Drug-drug interactions (DDIs) in VRC are also one of the concerns of clinicians, as they can cause changes in VRC plasma concentrations. Common concomitant medications include PPIs and glucocorticoids, although the relationship between these drugs and VRC remains inconclusive (Hoenigl et al., 2013; Niece et al., 2015). Proton pump inhibitors are widely used drugs and also undergo CYP450-dependent metabolism, thereby competitively inhibiting the metabolism of VRC (Niece et al., 2015). Voriconazole plasma exposure may be related to the type and dosage of PPIs, and omeprazole has the strongest inhibitory effect on VRC metabolism (Qi et al., 2017; Blanco Dorado et al., 2020). In this study, no significant effect of concomitant medication (PPIs) on VRC plasma concentration was detected, which may be related to the low frequency of omeprazole use. Additionally, DDIs between VRC and immunosuppressants were not evaluated in HIV-infected patients because antiretroviral treatment was not initiated during voriconazole induction therapy.

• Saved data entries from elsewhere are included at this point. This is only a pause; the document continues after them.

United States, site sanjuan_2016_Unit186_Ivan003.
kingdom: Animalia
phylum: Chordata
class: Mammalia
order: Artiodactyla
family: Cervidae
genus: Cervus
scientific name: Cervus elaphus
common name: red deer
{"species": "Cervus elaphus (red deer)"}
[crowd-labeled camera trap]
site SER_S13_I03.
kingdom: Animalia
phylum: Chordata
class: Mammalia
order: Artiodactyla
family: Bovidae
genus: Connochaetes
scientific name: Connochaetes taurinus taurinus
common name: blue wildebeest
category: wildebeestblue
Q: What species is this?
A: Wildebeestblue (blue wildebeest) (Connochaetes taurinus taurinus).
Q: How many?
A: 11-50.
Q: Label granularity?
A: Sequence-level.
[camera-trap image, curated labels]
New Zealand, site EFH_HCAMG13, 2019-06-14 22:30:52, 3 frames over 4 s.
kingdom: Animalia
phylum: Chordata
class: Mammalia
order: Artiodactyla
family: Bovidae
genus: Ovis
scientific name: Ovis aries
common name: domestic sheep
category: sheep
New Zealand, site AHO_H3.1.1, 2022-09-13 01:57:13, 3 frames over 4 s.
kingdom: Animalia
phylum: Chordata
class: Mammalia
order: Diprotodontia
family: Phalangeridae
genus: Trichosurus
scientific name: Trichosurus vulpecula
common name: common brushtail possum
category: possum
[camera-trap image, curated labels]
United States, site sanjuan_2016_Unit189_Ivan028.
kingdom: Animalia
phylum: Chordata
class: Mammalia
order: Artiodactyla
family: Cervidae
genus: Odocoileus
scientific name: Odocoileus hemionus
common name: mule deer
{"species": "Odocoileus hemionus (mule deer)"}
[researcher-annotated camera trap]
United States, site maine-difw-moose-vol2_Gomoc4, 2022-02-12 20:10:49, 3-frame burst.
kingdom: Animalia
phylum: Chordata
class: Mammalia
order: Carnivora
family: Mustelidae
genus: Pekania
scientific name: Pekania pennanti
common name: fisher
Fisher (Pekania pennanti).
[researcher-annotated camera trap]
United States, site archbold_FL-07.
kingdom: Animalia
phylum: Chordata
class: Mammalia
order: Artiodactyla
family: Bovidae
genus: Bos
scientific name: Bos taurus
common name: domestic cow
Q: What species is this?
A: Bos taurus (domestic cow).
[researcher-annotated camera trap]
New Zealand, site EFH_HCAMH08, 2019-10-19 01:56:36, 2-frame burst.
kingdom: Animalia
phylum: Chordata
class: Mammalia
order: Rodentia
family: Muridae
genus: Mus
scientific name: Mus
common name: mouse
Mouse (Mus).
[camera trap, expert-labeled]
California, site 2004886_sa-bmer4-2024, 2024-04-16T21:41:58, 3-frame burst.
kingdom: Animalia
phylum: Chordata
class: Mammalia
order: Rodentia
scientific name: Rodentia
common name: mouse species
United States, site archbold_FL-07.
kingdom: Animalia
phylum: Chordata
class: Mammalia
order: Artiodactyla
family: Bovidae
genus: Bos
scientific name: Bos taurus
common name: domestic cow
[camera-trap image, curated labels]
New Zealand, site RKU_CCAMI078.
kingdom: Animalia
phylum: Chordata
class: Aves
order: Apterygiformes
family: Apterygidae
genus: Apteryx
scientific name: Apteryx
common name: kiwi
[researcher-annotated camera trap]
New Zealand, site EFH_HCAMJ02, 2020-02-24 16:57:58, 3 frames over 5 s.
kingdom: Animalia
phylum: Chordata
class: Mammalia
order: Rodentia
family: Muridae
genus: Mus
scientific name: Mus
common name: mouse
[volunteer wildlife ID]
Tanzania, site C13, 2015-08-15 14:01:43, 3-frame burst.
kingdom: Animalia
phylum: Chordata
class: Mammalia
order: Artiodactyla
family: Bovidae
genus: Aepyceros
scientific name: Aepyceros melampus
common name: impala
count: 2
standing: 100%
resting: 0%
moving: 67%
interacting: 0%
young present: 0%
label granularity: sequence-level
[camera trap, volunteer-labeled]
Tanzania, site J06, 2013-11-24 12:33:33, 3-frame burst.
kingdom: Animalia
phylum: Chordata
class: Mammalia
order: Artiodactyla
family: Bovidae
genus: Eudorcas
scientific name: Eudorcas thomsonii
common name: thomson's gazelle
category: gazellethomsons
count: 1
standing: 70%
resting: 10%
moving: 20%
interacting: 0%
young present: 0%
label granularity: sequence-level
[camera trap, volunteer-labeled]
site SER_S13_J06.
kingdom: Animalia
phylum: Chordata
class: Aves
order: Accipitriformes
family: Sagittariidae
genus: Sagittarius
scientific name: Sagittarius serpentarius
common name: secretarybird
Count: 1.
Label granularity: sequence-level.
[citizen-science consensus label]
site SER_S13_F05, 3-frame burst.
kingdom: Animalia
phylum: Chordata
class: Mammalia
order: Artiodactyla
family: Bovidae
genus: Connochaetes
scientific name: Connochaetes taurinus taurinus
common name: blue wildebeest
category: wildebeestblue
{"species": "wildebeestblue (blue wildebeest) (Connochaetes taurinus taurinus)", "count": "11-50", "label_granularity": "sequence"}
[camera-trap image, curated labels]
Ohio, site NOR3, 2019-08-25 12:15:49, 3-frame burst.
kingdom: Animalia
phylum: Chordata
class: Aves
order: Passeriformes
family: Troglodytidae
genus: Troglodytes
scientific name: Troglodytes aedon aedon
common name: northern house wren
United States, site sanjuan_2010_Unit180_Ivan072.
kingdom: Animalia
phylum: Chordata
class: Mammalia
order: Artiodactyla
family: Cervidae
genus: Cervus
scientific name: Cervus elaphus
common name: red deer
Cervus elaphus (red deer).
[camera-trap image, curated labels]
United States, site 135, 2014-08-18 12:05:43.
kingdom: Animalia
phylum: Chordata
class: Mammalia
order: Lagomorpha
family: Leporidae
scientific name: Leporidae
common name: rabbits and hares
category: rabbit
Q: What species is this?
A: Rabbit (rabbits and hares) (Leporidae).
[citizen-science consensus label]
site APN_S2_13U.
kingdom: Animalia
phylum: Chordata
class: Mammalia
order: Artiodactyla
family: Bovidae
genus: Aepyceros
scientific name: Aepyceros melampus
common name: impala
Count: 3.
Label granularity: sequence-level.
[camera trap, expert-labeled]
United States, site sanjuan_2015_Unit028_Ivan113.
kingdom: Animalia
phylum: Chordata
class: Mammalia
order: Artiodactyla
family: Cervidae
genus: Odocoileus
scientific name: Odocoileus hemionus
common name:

Our study has some notable limitations. One is that there might be some deviation in the results due to the small sample size. In addition, the variables included in this study were limited and cannot fully explain the factors influencing individual pharmacokinetic variation of VRC. In conclusion, a population pharmacokinetic model for VRC in patients with talaromycosis was developed, providing valuable information for individualized use of VRC and further assistance in guiding the treatment of patients with talaromycosis.